_Tâches à réaliser_
• A. Recopiez, dans l'article sur la proposition Estrosi, le passage qui s'ouvre sur les mots contenant "N'est pas pénalement responsable la personne qui, devant" et se clôt sur "gravité de l'infraction.".
• B. D'après l'article sur la proposition Estrosi, à quelles trois conditions l'article 122-5 soumet-il la validité de la légitime défense ?
• C. Poursuivez l'article sur la proposition Estrosi à la suite de sa dernière phrase.

_Texte de la page_
====================

La proposition Estrosi : un droit à l’illégitime défense

par clemjuris
vendredi 11 octobre 2013

Le 10 octobre, Christian Estrosi a déposé une prosition de loi visant à élargir la notion de légitime défense. AUjourd'hui, elle est définie par l'article 122-5 du Code pénal qui dispose : 

N'est pas pénalement responsable la personne qui, devant une atteinte injustifiée envers elle-même ou autrui, accomplit, dans le même temps, un acte commandé par la nécessité de la légitime défense d'elle-même ou d'autrui, sauf s'il y a disproportion entre les moyens de défense employés et la gravité de l'atteinte.

N'est pas pénalement responsable la personne qui, pour interrompre l'exécution d'un crime ou d'un délit contre un bien, accomplit un acte de défense, autre qu'un homicide volontaire, lorsque cet acte est strictement nécessaire au but poursuivi dès lors que les moyens employés sont proportionnés à la gravité de l'infraction.

Christian Estrosi propose de rajouter un troisième alinéa rédigé ainsi :

N'est pas pénalement responsable la personne qui en repoussant une agression a excédé les limites de la légitime défense en raison d'un état excusable d'excitation, de désarroi, de crainte, de terreur ou de saisissement causé par l'agression".

Cette idée est bonne dans ses principes, mais néfaste dans ses apllications.

 

1 UNE PROPOSITION QUI VA DANS LE BON SENS

L'article 122-5, dans sa rédaction actuelle, soumet la validité de la légitime défense à trois conditions : nécessité de la riposte, proportionnalité de la riposte, simultanéité de la riposte et de l'infraction. Ces trois conditions cumulées font que seule la meilleure réaction peut être validé par le juge. Or une personne victime d'une infraction grave ne peut, de manière générale, réagir de la meilleure des manières possibles autrement que par chance.

La jurisprudence n'a pas pu donner la souplesse nécessaire à ces conditions. En effet, la loi pénale est d'interprétation stricte et le pouvoir d'interprétation du juge est donc, en matière pénale, extrêmement limité. Une réaction du législateur était donc nécessaire.

 

2 UNE PROPOSITION QUI VA TROP LOIN 

Le potentiel futur alinéa 3 de l'article 122-5 est beaucoup trop général pour pouvoir être appliqué. Il n'y a qu'à analyser indépendamment chaque formule de cette proposition pour s'en persuader.

"en repoussant une agression"

Il est dommage qu'il ne soit pas précisé une agression en cours. En effet, rien ne dit qu'une agression ne peut être repoussée antérieurement ou postérieurement (encore que dans ce deuxième cas cela semble moins justifiable) à sa commission.

"excède les limites de la légitime défense"

Cette formulation, très générale, montre l'envie d'assouplir les critères de la légitime défense. Si cela est compréhensible pour les critères de nécessité et proportionnalité, qui sont vraiment beaucoup trop rigide, on ne peut pas en dire autant pour la simultanéité. En effet, il est absurde de donner aux simples citoyens un droit général à la riposte préventive à une infraction, alors que nos unités de police n'ont même pas ce droit. Il est tout aussi peu judicieux de donner un droit général de vengeance, même limité dans le temps.

====================

_Enregistrements de données_

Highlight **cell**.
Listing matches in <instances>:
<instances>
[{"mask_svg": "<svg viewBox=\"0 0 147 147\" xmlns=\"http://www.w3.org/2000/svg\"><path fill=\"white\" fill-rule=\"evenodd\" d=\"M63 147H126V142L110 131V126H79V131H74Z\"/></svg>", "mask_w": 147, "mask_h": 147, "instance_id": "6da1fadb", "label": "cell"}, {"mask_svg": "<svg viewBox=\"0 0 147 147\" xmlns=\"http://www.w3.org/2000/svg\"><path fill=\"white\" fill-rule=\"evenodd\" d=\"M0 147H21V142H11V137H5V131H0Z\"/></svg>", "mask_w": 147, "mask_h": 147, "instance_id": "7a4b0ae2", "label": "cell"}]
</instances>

====================

_Réponses aux tâches_
• A.
N'est pas pénalement responsable la personne qui, devant une atteinte injustifiée envers elle-même ou autrui, accomplit, dans le même temps, un acte commandé par la nécessité de la légitime défense d'elle-même ou d'autrui, sauf s'il y a disproportion entre les moyens de défense employés et la gravité de l'atteinte.

N'est pas pénalement responsable la personne qui, pour interrompre l'exécution d'un crime ou d'un délit contre un bien, accomplit un acte de défense, autre qu'un homicide volontaire, lorsque cet acte est strictement nécessaire au but poursuivi dès lors que les moyens employés sont proportionnés à la gravité de l'infraction.

• B. La nécessité de la riposte, la proportionnalité de la riposte et la simultanéité de la riposte et de l'infraction.

• C.
"état excusable"

Le mot excusable n'apparaît qu'en droit civil, pour désigner une erreur donnant droit à une action en nullité d'un contrat. Il est totalement nouveau en droit pénal.L'apparition de ce mot semble démontrer que l'état n'a pas à être grave, sérieux ou même déterminant. On se trouve donc déjà dans un cadre trop large.

"excitation"

Cette notion n'est pas une notion de droit, comme chacun peut s'en douter. Le seul sens qu'il est possible de lui donner est l'état d'une personne qui ne se domine plus, un état très fréquent que chacun peut avoir en jouant simplement à un jeu vidéo. Ce terme mérite donc d'être supprimé.

"désarroi"

Cette notion n'est présente qu'en droit Allemand. Quant à son sens, les juriste allemands continuent de s'arracher les cheveux pour le déterminer. Pour éviter de tomber dans une telle incertitude, il vaut mieux abandonner également cette notion.

"crainte"

C'est l'un des rares termes du potentiel futur alinéa 3 de l'article 125-2 qu'on retrouve dans notre droit pénal, mais très indirectement. La jurisprudence pénale estime que la contrainte, une autre cause d'irresponsabilité pénale, n'est pas suffisamment caractérisée par la "crainte" d'un enfant vis à vis d'un de ces parents.

Il est évident que M. Estrosi ne comptait pas faire l'application de cette définition contextuelle. Nous pouvons supposer qu'en fait ce mot est un équivalent plutot mal choisi pour peur. 

"terreur"

Sans doute le seul mot qui ne mérite aucun reproche, même s'il n'est pas encore défini par notre droit pénal. Il démontre que, comme nous l'avons relevé, la présence du mot "crainte" relève plus d'une maladresse que de la volonté d'admettre la légitime défense dans des situations où le concerné ne se sent pas parfaitement menacé.

"saisissement"

En droit français, le déssaisissement est un acte de procédure par lequel une juridiction se déclare incompétente pour se prononcer sur un litige qui lui st soumis et indique la juridiction compétente. La notion de saisissement n'existe pas.

Elle provient du droit Suisse. Il est dangereux de s'inspirer de ce droit dns notre cas car il a une logique complètement différente de la notre en matière de légitime défense. En effet le droit Suisse considère que la légitime défense s'apprécie de manière subjective, autrement dit en tenant compte avant tout de la personne qui l'exerce. Alors que le droit français considère que la légitime défense s'apprécie de manière objective, en tenant compte avant tout d'éléments propres aux faits. Reprendre une notion de droit Suisse sur ce sujet ne peu donct qu'entretenir la confusion dans l'esprit du juge.

Il serait bien plus pertinent d'utiliser la notion d'altération des facultés de discernement : c'est le cas où une personne a commis une infraction alors qu'elle subissait une baisse de ces facultés mentales, insuffisante toutefois pour que son consentement à l'action puisse être mis en doute ( dans le cas contraire on parlerait d'abolition totale des facultés mentales). Cette circonstance n'est pas, de manière générale, une cause d'irresponsabilité pénale mais seulement une circonstance atténuante dont le juge doit tenir compte lors du prononcé de la peine. Dans le cadre de la légitime défense , il semble pertinent d'en faire une cause de légitime défense, d'autant plus qu'elle recoupe également, mais de manière très limité les notions de désarroi ou dessaisissement.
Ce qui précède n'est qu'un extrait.